**DOCUMENT:**
BP’s recent environment and safety record calls into question whether corporate responsibility as currently practiced isn’t working, suggests Simon Propper

The corporate responsibility and sustainability community has been pretty quiet about the terrible incident continuing in the Gulf of Mexico. Nobody wants to rush to judge a situation that is complex and highly specific to the oil exploration sector.

This is patently sensible. But the ongoing disaster should make everyone involved in the corporate responsibility field reflect on the effectiveness of CR as currently practiced.

Many commentators attributed the global credit crunch and subsequent banking collapse to a failure of corporate responsibility. And indeed a number of institutions obviously did behave irresponsibly.

But the banking crisis was not a failure of CR in the sense that ethics systems and governance were in place and failed to ensure responsible behaviour. The banks were essentially non-participants in corporate responsibility.

Yes they greened their offices and invested generously in communities, but their core business, particularly investment banking were – and still are – outside the scope of their responsible business programmes. So the banks failed but CR was untested.

BP is entirely different. There is much creative speculation about what the initials “BP” stand for. Greenpeace is running a ‘competition’ to design the company a new logo.

Some suggestions such as “Big Pickle” exhibit dark humour and others like “Blatant Polluter” and “Bought Politicians” express rage. But in the CR world BP stood for “Best Practice”.

Rarely has a company so quickly and enthusiastically adopted all the tools and techniques recommended to it by experts, business organisations and assorted vocal stakeholders.

After John Browne took BP out of the machiavellian Global Climate Coalition in 1997 and began his address to the Greenpeace Business conference with the words “it makes a change for me to be occupying one of your platforms…”, the company became increasingly confident of its relationship with NGOs and its place in society.

While the current CEO Tony Hayward has diluted the company’s bigger vision for combating climate change and moving “beyond petroleum”, his focus on operational integrity was supposed to be even stronger.

**DATA SECTION:**
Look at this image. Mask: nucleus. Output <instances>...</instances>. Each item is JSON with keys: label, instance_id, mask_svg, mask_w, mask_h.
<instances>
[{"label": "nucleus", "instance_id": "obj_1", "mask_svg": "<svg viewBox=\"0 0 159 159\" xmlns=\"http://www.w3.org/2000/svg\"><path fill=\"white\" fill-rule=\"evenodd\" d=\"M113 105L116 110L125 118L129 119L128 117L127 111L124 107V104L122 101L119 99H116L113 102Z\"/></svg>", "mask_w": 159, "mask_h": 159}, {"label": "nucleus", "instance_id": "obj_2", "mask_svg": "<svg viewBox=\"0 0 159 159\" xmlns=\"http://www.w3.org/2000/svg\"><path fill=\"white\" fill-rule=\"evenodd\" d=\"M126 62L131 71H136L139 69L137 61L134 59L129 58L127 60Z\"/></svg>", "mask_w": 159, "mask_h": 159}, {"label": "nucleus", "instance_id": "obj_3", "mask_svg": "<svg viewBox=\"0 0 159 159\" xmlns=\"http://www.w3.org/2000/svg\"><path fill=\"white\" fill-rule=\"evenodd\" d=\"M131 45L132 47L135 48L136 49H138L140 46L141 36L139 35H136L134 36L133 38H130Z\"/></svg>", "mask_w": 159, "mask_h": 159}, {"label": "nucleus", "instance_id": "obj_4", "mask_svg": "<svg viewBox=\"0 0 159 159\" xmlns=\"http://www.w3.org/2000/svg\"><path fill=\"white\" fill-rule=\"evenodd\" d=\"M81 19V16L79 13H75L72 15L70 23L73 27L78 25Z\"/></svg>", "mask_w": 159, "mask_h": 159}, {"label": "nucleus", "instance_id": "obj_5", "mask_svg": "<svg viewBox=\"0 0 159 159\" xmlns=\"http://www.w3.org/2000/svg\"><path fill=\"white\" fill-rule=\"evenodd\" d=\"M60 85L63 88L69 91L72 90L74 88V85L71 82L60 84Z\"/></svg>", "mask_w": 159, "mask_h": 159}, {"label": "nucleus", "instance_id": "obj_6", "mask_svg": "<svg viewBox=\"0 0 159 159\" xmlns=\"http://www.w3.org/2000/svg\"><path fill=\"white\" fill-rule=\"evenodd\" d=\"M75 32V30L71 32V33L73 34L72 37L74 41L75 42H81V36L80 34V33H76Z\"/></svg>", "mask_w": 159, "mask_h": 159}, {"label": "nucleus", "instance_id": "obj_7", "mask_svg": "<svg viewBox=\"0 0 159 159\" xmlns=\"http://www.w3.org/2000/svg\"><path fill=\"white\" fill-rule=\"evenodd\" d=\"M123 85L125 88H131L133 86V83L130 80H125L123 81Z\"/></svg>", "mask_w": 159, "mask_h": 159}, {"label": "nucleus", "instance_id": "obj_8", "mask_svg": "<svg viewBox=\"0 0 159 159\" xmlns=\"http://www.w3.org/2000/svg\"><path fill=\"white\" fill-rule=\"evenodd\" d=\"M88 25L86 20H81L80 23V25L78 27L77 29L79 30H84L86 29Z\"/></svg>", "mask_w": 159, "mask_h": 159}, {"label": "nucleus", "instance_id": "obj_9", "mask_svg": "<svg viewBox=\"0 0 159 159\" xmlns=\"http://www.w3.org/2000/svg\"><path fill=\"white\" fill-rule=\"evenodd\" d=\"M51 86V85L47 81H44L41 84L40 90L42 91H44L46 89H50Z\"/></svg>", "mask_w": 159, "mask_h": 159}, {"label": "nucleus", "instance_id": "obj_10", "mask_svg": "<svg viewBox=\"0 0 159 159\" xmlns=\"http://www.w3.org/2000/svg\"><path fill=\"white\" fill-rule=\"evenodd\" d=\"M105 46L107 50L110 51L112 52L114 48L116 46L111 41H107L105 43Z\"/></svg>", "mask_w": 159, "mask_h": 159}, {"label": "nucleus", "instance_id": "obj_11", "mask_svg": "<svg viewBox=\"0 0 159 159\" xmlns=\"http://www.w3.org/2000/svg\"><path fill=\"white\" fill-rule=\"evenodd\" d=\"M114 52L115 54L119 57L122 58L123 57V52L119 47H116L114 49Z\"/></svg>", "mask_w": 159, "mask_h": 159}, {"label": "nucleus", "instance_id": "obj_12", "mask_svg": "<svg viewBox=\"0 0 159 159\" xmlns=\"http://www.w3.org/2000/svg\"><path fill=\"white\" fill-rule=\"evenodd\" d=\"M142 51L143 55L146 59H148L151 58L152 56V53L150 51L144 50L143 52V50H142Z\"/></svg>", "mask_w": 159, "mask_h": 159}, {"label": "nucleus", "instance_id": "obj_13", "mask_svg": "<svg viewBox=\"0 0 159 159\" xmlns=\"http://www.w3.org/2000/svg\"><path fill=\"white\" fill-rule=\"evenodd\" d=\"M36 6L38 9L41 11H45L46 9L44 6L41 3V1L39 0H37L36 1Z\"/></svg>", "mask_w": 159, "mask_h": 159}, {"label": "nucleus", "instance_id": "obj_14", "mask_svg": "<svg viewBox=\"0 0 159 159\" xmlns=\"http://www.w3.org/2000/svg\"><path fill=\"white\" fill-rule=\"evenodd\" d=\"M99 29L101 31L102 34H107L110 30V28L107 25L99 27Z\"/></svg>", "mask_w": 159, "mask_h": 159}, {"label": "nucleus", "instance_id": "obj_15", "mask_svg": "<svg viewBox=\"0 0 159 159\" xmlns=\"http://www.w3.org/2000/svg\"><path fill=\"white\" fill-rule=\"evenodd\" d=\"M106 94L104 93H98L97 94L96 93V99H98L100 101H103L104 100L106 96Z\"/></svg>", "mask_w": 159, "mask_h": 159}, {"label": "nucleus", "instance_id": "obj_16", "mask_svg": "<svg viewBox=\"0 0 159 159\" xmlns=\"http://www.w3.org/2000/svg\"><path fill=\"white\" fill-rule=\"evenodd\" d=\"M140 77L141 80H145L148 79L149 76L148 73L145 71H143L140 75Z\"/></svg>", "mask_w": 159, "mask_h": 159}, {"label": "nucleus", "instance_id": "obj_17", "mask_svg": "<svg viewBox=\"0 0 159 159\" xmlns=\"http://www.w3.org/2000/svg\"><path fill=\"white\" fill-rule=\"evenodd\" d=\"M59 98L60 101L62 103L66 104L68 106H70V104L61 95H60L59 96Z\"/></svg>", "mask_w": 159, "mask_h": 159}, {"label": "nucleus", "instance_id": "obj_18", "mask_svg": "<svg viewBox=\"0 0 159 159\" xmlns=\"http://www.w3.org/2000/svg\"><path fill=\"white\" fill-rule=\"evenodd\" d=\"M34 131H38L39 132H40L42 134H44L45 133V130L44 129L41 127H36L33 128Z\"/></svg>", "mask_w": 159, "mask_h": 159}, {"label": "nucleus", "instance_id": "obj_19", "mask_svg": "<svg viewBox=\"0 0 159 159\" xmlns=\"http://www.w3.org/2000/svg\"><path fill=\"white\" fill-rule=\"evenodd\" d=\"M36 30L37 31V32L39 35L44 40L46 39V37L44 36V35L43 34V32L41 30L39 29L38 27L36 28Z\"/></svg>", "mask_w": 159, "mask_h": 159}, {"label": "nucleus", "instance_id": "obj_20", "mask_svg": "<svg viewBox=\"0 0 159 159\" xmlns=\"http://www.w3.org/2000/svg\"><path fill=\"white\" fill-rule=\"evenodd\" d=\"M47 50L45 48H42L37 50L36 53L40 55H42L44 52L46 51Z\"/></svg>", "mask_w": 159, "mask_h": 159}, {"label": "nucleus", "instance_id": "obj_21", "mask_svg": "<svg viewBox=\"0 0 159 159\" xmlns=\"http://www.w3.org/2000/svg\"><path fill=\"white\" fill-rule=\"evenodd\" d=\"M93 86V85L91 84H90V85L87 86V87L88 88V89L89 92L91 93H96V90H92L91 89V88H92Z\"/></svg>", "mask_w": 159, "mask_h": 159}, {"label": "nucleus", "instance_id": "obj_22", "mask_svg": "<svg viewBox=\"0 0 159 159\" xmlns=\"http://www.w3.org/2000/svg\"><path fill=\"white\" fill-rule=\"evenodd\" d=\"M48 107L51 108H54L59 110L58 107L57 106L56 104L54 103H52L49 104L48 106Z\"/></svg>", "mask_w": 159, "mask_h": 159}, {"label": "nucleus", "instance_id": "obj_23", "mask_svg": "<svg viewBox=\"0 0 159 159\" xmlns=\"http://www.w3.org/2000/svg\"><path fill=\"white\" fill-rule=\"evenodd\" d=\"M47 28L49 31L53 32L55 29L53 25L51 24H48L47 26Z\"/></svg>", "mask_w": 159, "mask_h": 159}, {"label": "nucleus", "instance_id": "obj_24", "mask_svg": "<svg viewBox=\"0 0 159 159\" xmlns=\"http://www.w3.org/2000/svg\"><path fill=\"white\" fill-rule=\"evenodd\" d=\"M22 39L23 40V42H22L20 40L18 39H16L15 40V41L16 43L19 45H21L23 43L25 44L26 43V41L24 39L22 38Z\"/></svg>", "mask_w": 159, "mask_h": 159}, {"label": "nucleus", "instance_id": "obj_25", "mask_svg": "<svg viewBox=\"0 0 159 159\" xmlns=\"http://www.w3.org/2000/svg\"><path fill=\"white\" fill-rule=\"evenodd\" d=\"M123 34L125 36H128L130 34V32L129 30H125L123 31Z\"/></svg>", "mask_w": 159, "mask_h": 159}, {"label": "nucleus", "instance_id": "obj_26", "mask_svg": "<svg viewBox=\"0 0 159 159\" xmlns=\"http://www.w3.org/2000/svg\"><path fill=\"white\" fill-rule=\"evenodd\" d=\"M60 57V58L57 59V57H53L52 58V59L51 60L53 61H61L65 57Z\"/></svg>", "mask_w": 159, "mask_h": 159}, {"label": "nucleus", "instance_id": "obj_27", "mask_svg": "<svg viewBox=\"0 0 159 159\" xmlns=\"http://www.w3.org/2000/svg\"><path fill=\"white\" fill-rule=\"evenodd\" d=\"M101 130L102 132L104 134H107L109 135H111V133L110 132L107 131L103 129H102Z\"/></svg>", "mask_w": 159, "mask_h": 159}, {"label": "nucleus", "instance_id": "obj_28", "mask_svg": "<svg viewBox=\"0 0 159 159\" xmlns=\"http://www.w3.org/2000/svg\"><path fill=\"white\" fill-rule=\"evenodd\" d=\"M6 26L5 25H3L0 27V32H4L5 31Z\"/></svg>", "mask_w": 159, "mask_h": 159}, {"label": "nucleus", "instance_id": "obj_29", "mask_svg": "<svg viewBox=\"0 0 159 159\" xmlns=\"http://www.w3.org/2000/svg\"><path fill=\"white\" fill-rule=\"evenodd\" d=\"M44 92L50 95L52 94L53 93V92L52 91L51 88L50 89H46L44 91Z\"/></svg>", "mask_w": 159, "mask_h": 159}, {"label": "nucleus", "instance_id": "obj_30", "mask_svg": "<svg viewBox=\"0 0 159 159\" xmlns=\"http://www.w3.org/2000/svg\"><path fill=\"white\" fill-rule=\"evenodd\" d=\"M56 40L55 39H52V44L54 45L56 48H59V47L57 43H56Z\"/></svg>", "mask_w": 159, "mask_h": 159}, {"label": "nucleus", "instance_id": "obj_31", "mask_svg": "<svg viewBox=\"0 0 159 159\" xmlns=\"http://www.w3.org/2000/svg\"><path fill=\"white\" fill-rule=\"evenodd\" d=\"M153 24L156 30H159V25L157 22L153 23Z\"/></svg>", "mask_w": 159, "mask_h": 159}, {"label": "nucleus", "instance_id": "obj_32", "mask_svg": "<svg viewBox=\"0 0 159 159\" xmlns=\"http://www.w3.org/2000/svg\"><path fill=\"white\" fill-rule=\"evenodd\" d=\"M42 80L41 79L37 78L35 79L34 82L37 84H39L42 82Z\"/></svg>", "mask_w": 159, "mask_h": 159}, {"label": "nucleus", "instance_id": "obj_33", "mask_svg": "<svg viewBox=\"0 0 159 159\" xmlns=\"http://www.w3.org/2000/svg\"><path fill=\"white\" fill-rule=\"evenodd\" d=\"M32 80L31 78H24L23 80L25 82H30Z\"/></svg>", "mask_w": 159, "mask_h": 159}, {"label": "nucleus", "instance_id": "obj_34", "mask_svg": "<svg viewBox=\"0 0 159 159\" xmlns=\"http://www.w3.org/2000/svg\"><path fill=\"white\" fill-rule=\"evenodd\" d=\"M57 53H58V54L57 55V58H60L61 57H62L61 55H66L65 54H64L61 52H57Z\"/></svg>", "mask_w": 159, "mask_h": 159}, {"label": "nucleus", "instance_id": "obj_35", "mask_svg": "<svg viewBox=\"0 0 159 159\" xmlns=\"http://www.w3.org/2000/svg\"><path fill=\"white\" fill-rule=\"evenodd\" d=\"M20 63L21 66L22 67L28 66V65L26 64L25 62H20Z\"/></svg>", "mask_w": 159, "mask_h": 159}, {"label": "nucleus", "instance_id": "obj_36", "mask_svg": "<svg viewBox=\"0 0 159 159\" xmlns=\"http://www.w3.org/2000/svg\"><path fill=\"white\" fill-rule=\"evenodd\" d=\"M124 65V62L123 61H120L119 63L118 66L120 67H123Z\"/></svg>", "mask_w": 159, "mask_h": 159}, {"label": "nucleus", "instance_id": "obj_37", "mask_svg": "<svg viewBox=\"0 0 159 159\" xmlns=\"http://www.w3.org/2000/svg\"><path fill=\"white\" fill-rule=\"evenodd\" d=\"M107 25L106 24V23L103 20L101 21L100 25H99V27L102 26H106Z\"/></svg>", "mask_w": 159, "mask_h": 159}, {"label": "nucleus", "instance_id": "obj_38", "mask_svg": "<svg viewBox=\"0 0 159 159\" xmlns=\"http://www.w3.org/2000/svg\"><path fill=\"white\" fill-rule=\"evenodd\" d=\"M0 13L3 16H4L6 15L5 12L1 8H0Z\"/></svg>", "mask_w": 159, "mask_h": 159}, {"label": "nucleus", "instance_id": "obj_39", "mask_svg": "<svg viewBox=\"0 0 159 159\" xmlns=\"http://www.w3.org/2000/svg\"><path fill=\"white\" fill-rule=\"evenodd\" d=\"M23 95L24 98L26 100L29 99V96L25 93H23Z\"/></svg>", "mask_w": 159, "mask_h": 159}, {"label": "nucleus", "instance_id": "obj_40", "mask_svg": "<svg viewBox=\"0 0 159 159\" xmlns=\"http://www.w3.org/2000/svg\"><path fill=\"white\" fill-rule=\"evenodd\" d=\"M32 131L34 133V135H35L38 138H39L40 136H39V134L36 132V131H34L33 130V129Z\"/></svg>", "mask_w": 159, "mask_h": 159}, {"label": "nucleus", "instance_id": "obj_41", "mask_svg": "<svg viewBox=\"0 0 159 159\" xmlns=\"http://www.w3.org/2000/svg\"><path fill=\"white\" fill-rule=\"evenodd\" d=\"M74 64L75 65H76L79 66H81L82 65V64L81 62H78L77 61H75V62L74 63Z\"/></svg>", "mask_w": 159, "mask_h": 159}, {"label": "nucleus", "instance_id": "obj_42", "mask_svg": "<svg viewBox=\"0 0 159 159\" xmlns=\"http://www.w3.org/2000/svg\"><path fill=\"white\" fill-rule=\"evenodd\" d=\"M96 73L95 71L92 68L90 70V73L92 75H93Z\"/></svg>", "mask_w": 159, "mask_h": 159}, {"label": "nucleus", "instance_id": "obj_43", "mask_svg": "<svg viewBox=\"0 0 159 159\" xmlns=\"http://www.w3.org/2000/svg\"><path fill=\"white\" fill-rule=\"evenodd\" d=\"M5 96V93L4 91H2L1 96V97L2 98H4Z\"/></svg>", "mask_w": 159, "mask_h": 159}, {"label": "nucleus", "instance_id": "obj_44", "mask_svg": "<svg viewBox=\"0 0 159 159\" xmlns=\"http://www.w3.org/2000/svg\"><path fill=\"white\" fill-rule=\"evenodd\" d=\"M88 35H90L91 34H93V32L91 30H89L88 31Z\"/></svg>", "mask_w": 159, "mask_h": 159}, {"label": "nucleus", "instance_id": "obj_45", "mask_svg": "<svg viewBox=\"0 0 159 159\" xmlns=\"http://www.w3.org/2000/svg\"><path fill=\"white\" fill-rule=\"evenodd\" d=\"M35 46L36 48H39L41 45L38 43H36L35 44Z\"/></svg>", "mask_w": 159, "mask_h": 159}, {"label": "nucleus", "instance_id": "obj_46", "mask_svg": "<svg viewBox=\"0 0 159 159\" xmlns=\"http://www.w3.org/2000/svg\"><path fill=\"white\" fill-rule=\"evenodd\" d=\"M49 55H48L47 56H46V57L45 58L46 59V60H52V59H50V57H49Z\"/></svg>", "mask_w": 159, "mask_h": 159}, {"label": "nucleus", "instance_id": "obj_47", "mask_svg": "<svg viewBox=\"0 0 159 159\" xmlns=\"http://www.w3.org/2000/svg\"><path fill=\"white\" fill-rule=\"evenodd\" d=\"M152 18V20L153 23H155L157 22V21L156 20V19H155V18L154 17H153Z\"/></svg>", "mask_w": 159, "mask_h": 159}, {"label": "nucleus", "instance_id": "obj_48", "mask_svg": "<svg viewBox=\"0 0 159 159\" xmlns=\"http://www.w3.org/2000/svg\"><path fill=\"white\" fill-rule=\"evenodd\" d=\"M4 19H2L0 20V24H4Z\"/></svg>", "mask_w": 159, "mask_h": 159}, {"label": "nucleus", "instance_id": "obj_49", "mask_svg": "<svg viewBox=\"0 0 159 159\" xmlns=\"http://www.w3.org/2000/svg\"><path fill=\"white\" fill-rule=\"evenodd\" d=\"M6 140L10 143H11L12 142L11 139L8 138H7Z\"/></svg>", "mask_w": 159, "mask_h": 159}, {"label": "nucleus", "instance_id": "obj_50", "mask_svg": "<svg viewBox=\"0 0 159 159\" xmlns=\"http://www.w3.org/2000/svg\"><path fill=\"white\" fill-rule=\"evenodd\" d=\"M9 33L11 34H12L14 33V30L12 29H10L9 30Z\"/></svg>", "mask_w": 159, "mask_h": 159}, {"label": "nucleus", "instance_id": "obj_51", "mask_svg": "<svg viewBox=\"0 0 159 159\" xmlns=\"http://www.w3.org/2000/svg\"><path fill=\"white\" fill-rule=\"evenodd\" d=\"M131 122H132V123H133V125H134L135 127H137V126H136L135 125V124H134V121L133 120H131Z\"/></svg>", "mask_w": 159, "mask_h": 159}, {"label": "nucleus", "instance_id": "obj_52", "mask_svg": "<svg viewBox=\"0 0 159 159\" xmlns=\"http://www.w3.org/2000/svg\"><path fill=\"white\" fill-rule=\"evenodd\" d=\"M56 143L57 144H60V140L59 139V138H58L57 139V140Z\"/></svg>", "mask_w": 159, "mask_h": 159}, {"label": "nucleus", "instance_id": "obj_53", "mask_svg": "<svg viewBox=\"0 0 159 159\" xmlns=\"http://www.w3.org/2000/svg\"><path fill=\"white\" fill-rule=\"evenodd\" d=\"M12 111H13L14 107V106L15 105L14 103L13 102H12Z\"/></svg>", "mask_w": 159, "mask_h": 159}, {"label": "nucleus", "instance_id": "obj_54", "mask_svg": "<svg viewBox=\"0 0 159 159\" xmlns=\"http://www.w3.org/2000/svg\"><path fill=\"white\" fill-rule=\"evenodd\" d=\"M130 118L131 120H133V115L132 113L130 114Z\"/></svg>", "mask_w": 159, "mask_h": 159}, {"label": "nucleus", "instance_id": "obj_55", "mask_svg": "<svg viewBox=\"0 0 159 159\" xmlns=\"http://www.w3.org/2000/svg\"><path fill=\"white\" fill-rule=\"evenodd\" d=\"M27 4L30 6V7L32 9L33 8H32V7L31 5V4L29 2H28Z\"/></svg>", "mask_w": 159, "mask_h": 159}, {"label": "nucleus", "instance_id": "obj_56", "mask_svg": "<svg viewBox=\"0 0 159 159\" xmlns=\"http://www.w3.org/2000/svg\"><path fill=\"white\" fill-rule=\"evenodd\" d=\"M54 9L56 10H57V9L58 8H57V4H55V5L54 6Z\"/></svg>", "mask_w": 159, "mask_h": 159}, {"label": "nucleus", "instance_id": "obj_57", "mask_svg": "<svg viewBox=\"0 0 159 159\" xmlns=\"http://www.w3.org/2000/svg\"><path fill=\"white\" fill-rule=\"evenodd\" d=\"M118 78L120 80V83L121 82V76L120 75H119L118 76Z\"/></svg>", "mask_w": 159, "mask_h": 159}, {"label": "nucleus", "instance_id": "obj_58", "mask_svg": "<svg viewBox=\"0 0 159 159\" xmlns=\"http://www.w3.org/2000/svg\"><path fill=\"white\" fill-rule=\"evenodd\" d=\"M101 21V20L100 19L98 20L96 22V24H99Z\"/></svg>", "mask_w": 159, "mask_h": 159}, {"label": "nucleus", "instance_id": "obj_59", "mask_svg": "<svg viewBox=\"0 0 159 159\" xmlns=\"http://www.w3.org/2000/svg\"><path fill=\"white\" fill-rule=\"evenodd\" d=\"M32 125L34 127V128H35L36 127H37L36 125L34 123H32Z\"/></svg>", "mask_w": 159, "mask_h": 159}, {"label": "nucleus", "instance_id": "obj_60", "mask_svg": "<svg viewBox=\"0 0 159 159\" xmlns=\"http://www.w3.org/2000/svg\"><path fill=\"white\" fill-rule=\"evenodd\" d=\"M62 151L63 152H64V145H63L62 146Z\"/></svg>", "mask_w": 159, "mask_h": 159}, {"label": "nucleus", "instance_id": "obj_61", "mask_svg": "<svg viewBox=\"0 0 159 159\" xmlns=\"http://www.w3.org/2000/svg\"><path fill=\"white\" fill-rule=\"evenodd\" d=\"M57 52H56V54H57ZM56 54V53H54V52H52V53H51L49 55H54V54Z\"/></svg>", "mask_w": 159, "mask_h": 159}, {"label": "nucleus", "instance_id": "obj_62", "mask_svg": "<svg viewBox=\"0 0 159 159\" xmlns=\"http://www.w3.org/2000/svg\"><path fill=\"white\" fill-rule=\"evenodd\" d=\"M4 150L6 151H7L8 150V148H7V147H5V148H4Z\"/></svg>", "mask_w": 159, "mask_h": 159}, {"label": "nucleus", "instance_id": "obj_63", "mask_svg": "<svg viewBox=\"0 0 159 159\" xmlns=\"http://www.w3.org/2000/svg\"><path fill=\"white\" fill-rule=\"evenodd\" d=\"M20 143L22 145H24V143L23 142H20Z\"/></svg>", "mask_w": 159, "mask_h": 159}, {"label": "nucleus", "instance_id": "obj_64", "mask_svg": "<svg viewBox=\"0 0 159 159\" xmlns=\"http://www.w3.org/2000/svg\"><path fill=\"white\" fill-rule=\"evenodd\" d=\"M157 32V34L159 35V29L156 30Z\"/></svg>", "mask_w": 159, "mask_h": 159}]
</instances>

**TASK TO CARRY OUT:** Rewrite the stretch of the BP article from "Rarely has a" through "assorted vocal stakeholders.", changing "experts" to "consultants".

**RESULT OF THE EXERCISE:**
Rarely has a company so quickly and enthusiastically adopted all the tools and techniques recommended to it by consultants, business organisations and assorted vocal stakeholders.